There could be arguments about the pros and cons about NEET. But the serious question involved here is whether a state government doesn't have the right to make law according to the social conditions prevailing in that state. Now that the TN government has passed the bill a second time, this question is surfacing again with greater force. When the bill is submitted for his signature a second time, the governor is constitutionally bound to sign it. But when it is presented for the President's assent, what stand he would take is also going to be critical. In other words, if it fails to win President's approval, it may create serious reactions within Tamil Nadu. The state government had already taken a position that it would no longer call the central government by that name, but would only call it Union Government. It is true that ever since the Modi government took office, the federal nature of the country is being overturned to a great extent. GST, NIA amendment and NEET are just signs of that trend. The powers of the state are being eroded considerably through legislation and executive actions, and without constitutional amendments. The concept introduced in the latest union budget of 'One Nation, One Registration' is also part of this scheme. Efforts have also been initiated for the Centre to enter the area of co-operation by forming a Ministry of Co-Operation at the central level. Instead of accepting the concept of the country as a union of states with their own powers, the Central government has been adopting an approach of seeing states as mere panchayats.

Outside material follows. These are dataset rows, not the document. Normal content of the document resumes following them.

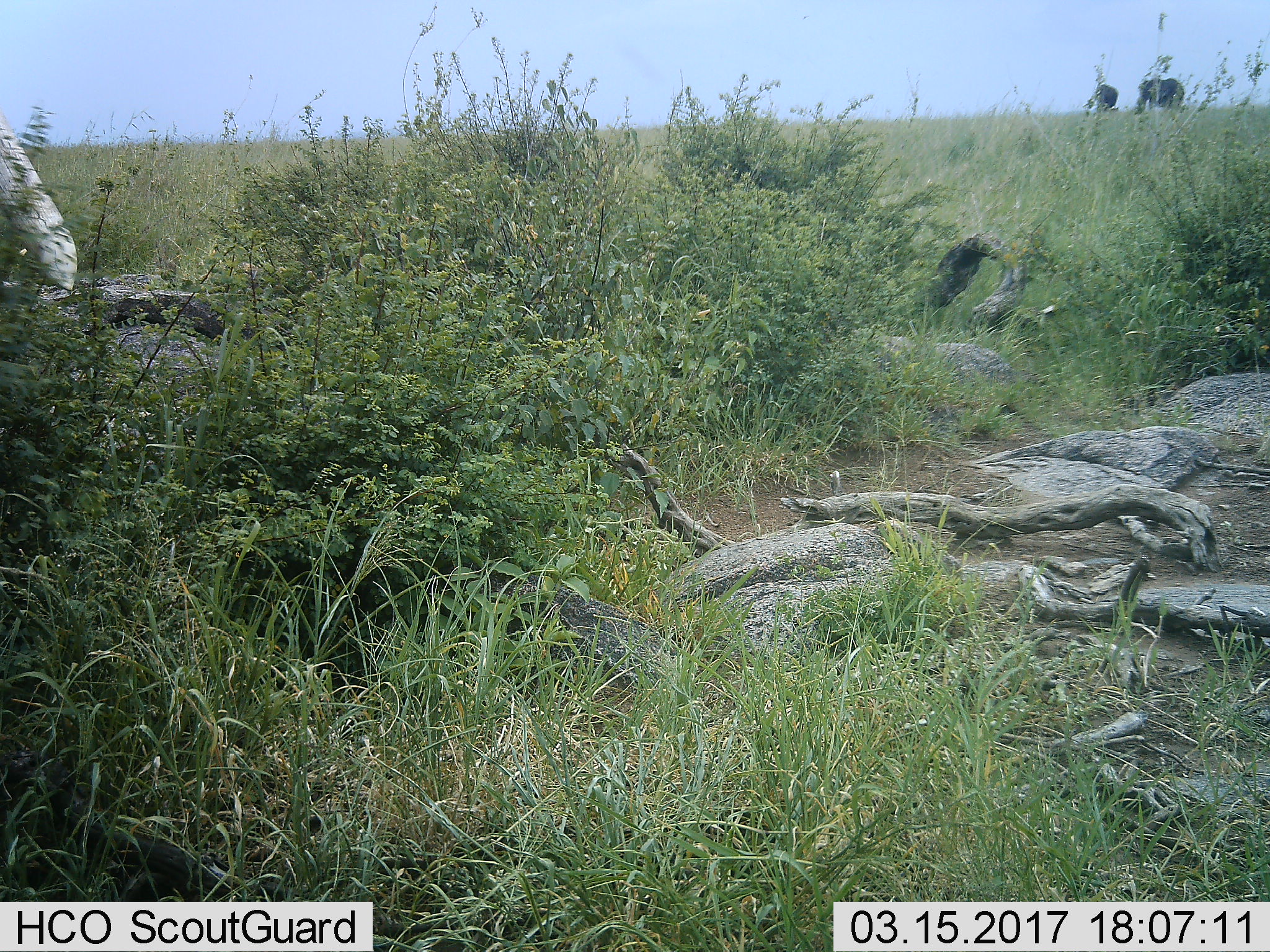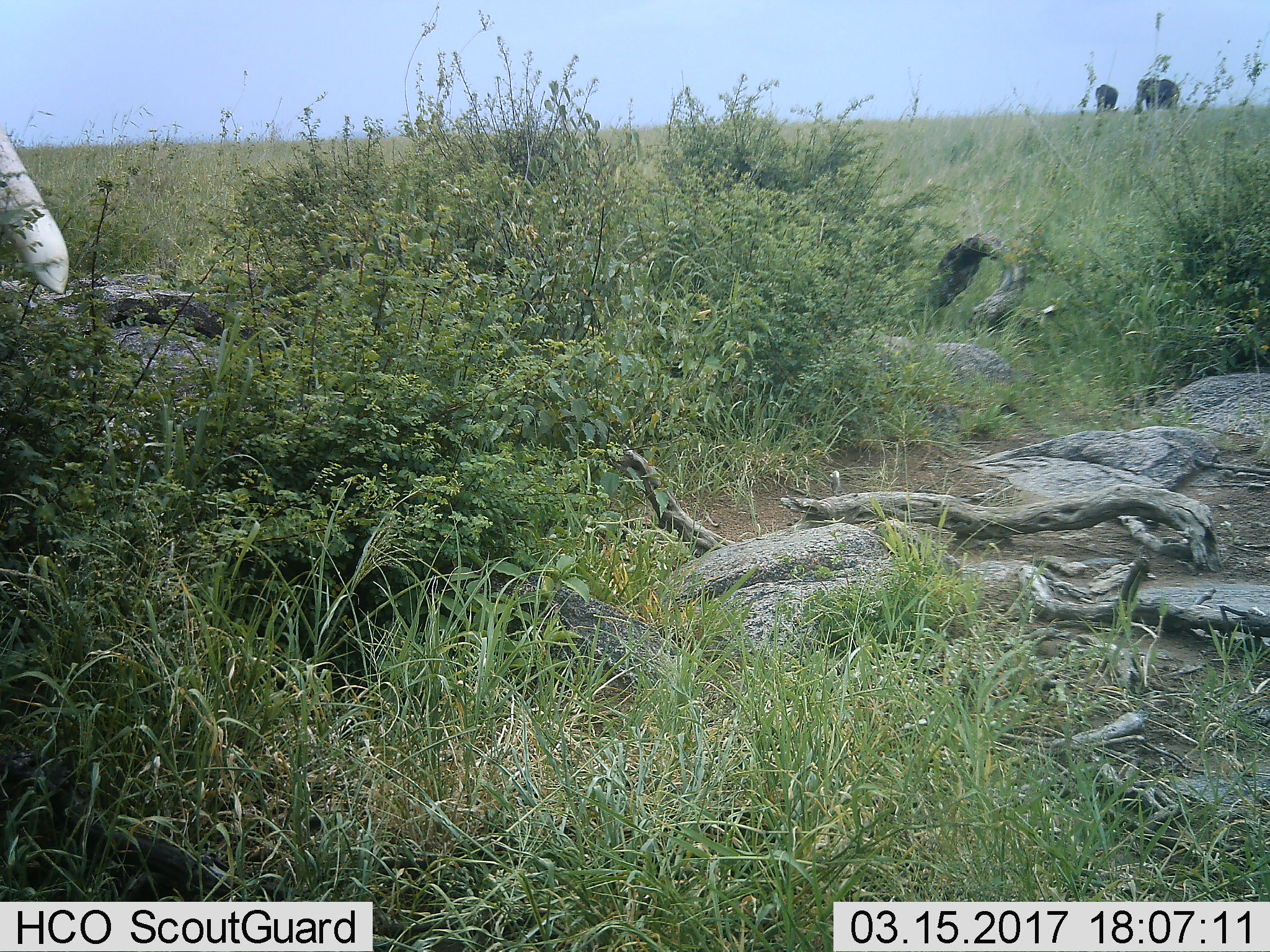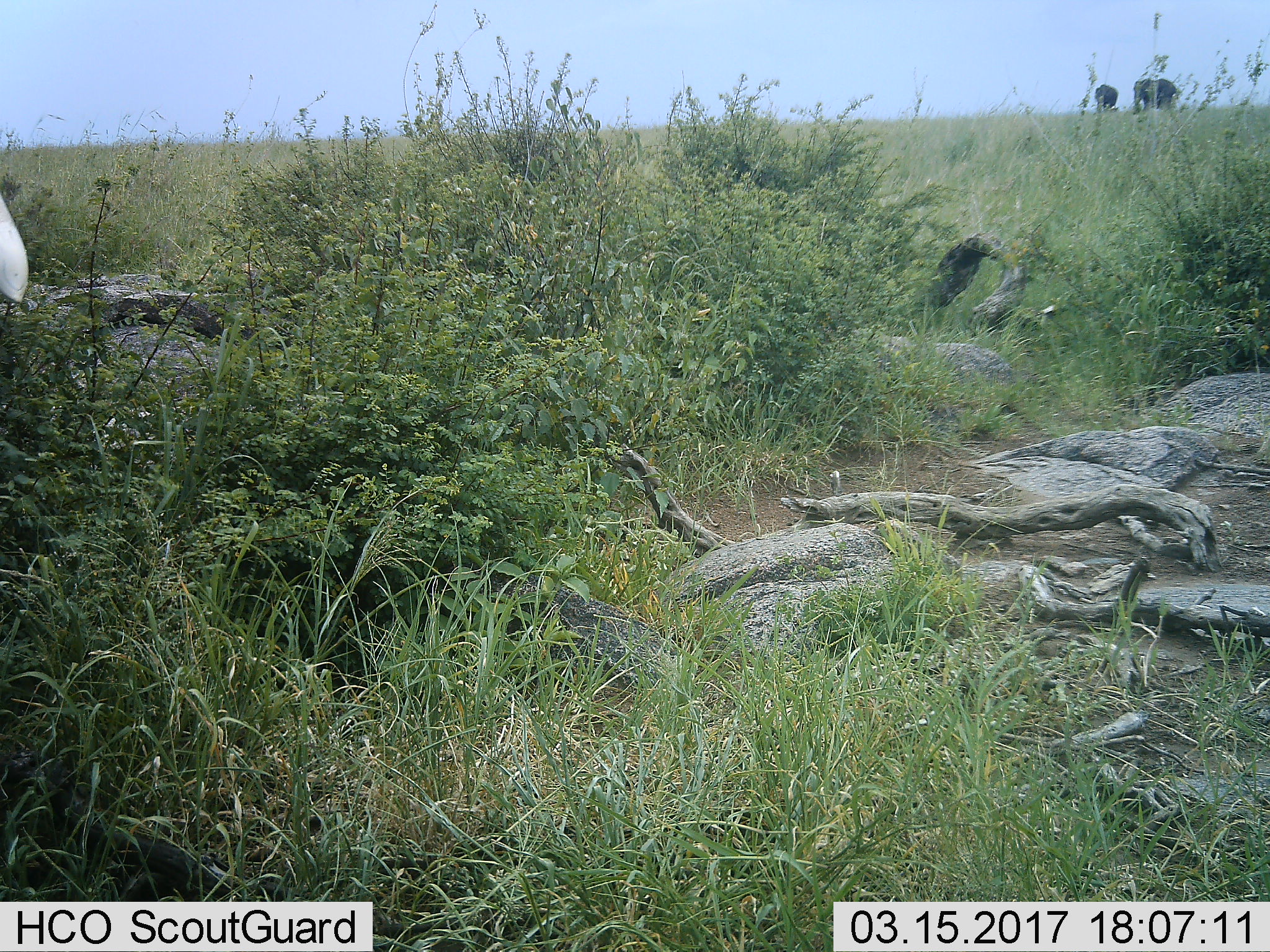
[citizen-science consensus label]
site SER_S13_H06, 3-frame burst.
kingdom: Animalia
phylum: Chordata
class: Mammalia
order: Proboscidea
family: Elephantidae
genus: Loxodonta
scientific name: Loxodonta africana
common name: african bush elephant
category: elephant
Elephant (african bush elephant) (Loxodonta africana), count 2. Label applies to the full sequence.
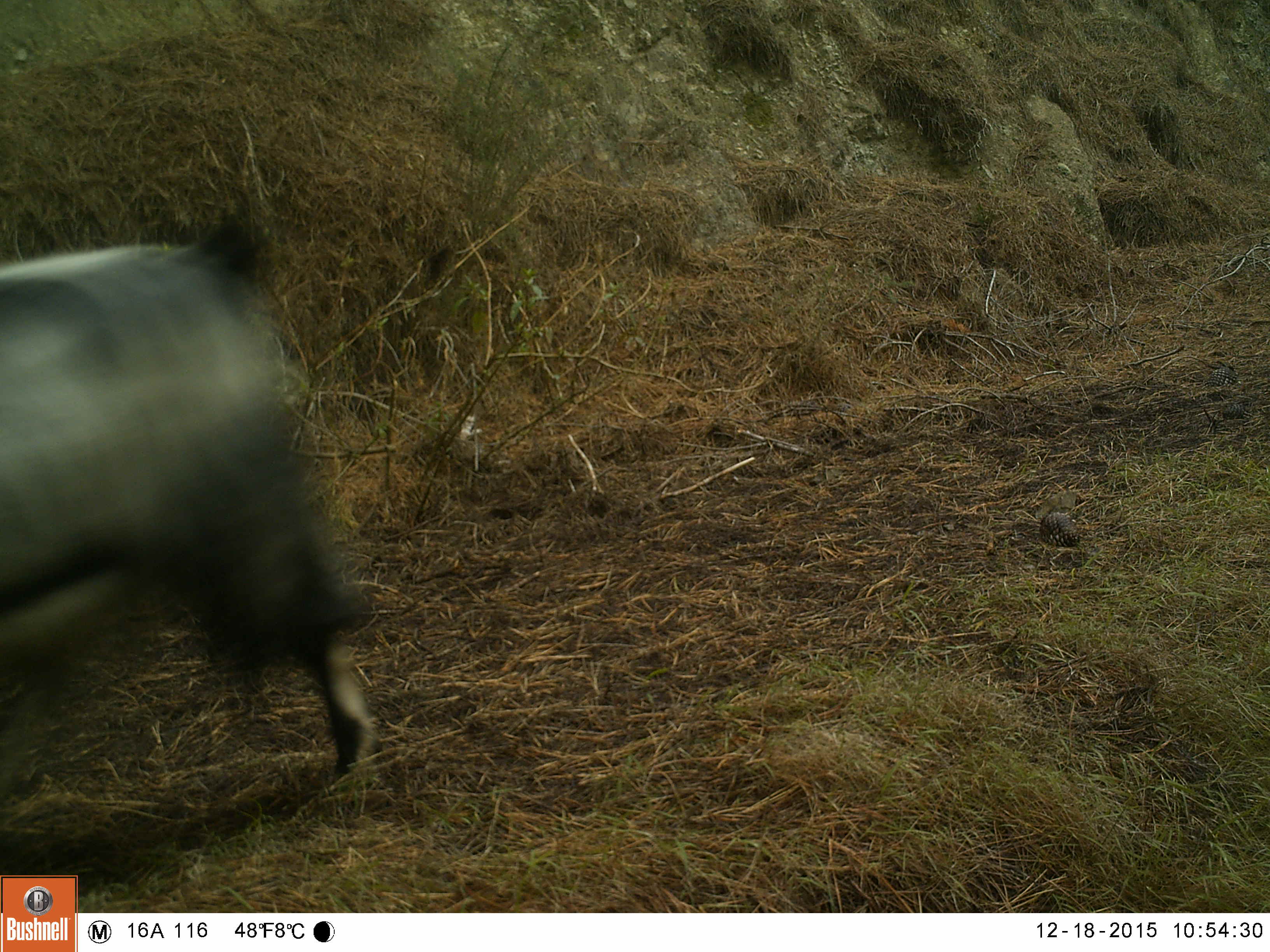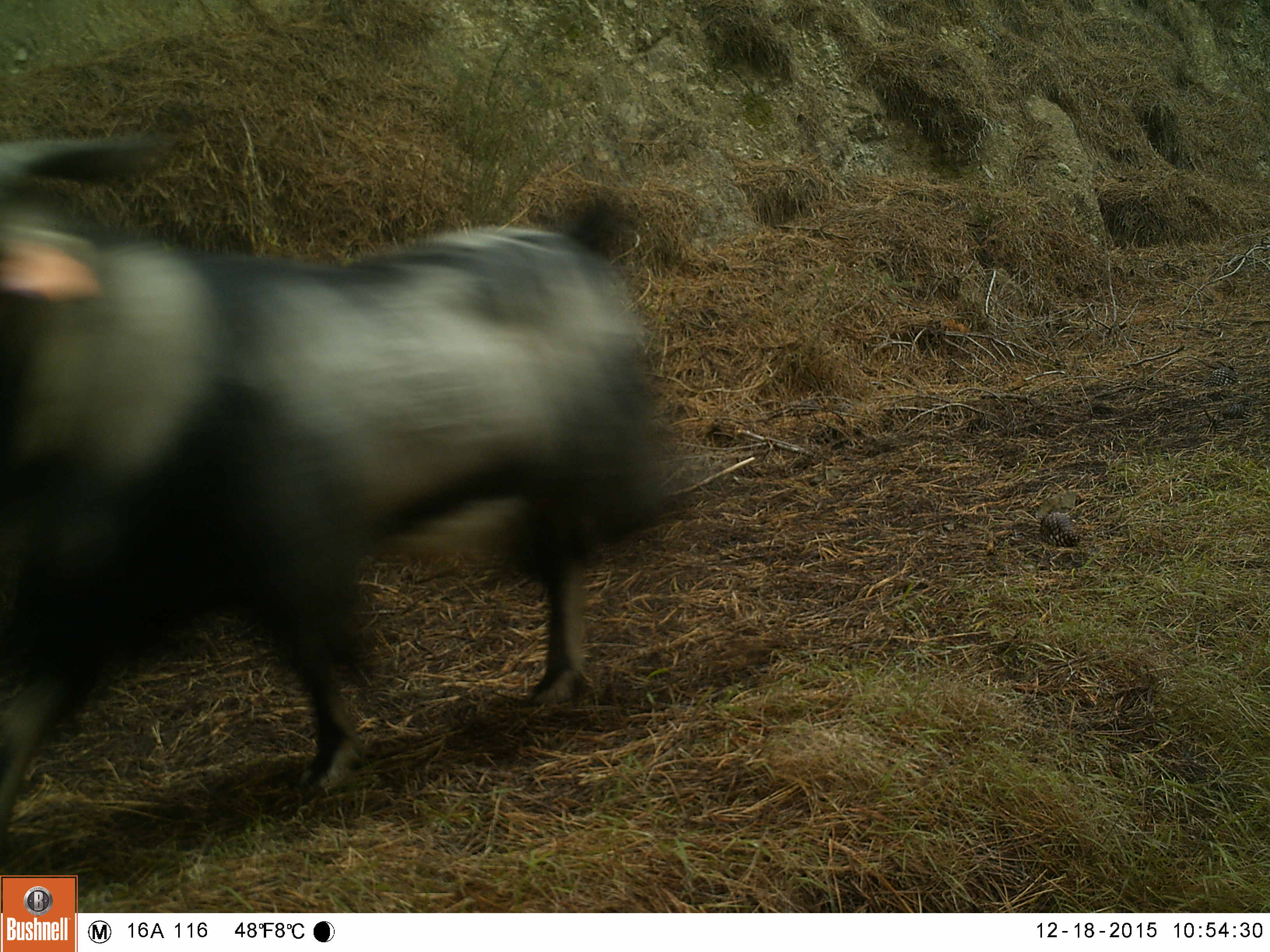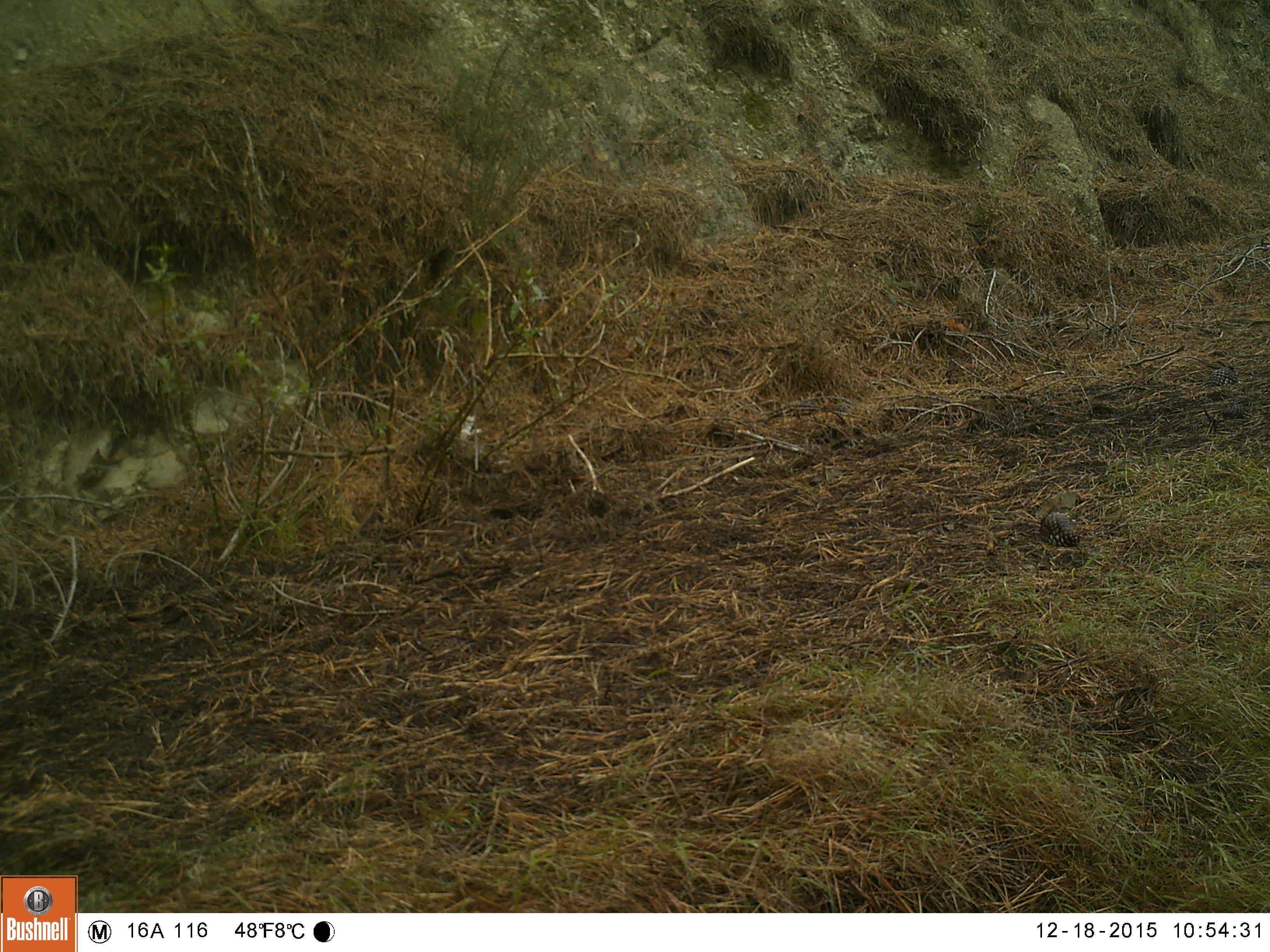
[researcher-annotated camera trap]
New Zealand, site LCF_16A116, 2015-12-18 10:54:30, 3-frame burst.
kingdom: Animalia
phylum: Chordata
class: Mammalia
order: Artiodactyla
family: Bovidae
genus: Capra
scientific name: Capra hircus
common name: goat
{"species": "goat (Capra hircus)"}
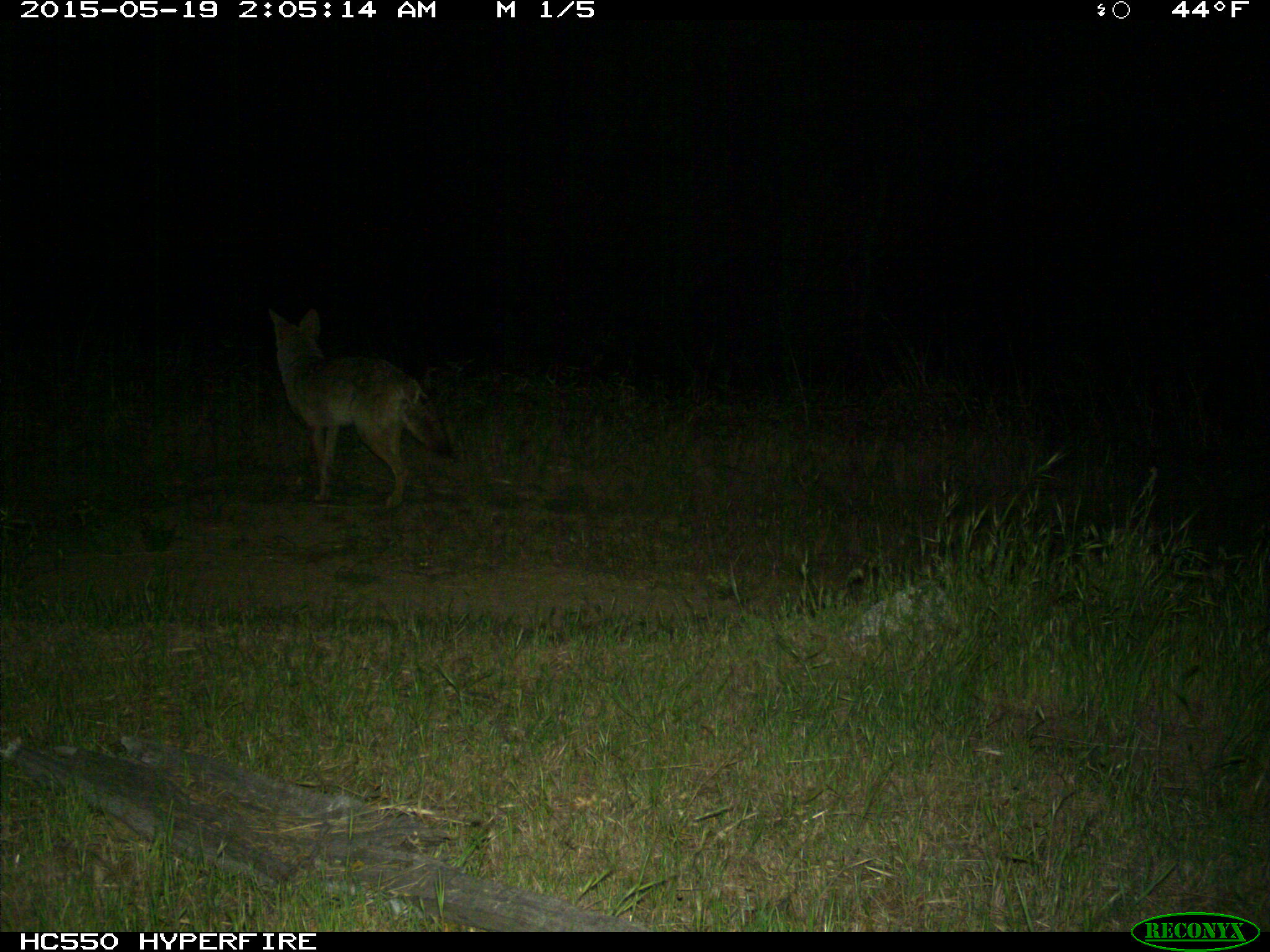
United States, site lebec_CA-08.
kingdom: Animalia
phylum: Chordata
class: Mammalia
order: Carnivora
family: Canidae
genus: Canis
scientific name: Canis latrans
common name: coyote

The speech made by Congress leader Rahul Gandhi in the last parliament session was an attack on the Centre's approach of consistently violating federal principles. MK Stalin recently wrote letters to leaders of various political parties to come in solidarity against the Centre's tendencies. Telangana chief minister K Chandrasekhar Rao went to the extent of demanding that the country now should have an entirely new constitution. The feeling of being alienated from the country's mainstream is strong among the north-eastern and southern states. For these reasons, the TN government's objections regarding NEET are not just related to an entrance test; instead they are part of a larger struggle to protect the rights of states and the federal characteristics of the country. For this very reason, it is also the responsibility of advocates of democracy to support it.